If Robert Goldberg actually cared about real patients rather than his sponsors paycheck these are the kind of issues he would address.

He would rail against the intentionally difficult system of reporting adverse reactions put in place at the behest of big pharma using their financial might to bribe Congress to write the laws and regulations on reporting the way Big Pharma wants.

There absolutely are stupid bureaucratic delays for crucial medications. I absolutely agree on that point with Goldberg. But I come at it as a father of a patient not as paid writer. Below is an example of a ridiculous FDA delay:

Rituxan, an obvious autoimmune candidate medication, has taken a decade from initial FDA approval for Type B leukemias to approval for use against Rheumatoid Arthritis. A decade is an unconscionable delay!

Even now with its proven efficacy for RA, it has not been approved for the whole host of other autoimmune diseases with similar pathology to RA.

Obviously if it helps RA by killing off the rogue B cells that produce the maladapted antibodies that are attacking the joints, it would also work to kill the rogue B cells in psoriatic arthritis that attack tendons, the rogue B cells in MS that attack myelin sheaths around nerve cells. Virtually every one of the eighty or more autoimmune disease start with rogue B cells producing maladapted antibodies. Eliminate the rogue B cells and you eliminate the maladapted antibodies. Disease progression stops.

Yet the FDA requires each autoimmune disease to be tested separately. Approval for a new autoimmune disease comes only after hundreds of millions of dollars and years of waiting for each of these diseases. Why should we have to wait? Why doesn’t Goldberg care about this issue?

Insurance companies do not pay for off label uses, so millions are effectively denied Rituxan’s benefits. Does Goldberg bring up the issue of no coverage for effective uses of medications that are off label therefore not reimbursed? No, no one paid him to say it.
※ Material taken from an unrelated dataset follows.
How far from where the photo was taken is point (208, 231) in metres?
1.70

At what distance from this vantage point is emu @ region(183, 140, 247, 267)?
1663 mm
Rituxan is also “old technology”—a monoclonal that is part mouse instead of being a fully human antibody. New monoclonals are fully human.

Had Rituxan been approved a decade ago for autoimmune disease; a market for new technology, anti-B cell medications would have rapidly developed. Those new technology anti-B cell medications with far fewer side effects would be on the market now. Instead we will have to wait another five years for the newer monoclonals. Does Goldberg bring up this issue either? No, who’s paying him to say that? No one.
He writes for the Washington Times, the American Spectator and other completely biased propaganda papers whose sole purpose is deception and disinformation to confuse the American public. Please do not link to his articles any more. For goodness sake, he is a senior fellow at the fascist Manhattan Institute! Why not link to flat earth articles, moon landing deniers, and anti-evolution articles, too?

Your site is either scientific site or it isn’t. If you are going to reference propaganda pieces at least label them as such. Yes I saw the word ‘editorial.” And no that word is not sufficient. An editorial in JAMA or some other reputable medical journal is for the purpose of advancing science for the general good. That kind of editorial is a very different kind of writing from the propaganda pieces of Goldberg meant to deceive and hurt the common good for the benefit of those who pay him to write the propaganda. His was not an editorial, it was a paid for propaganda piece and should have been labeled as such.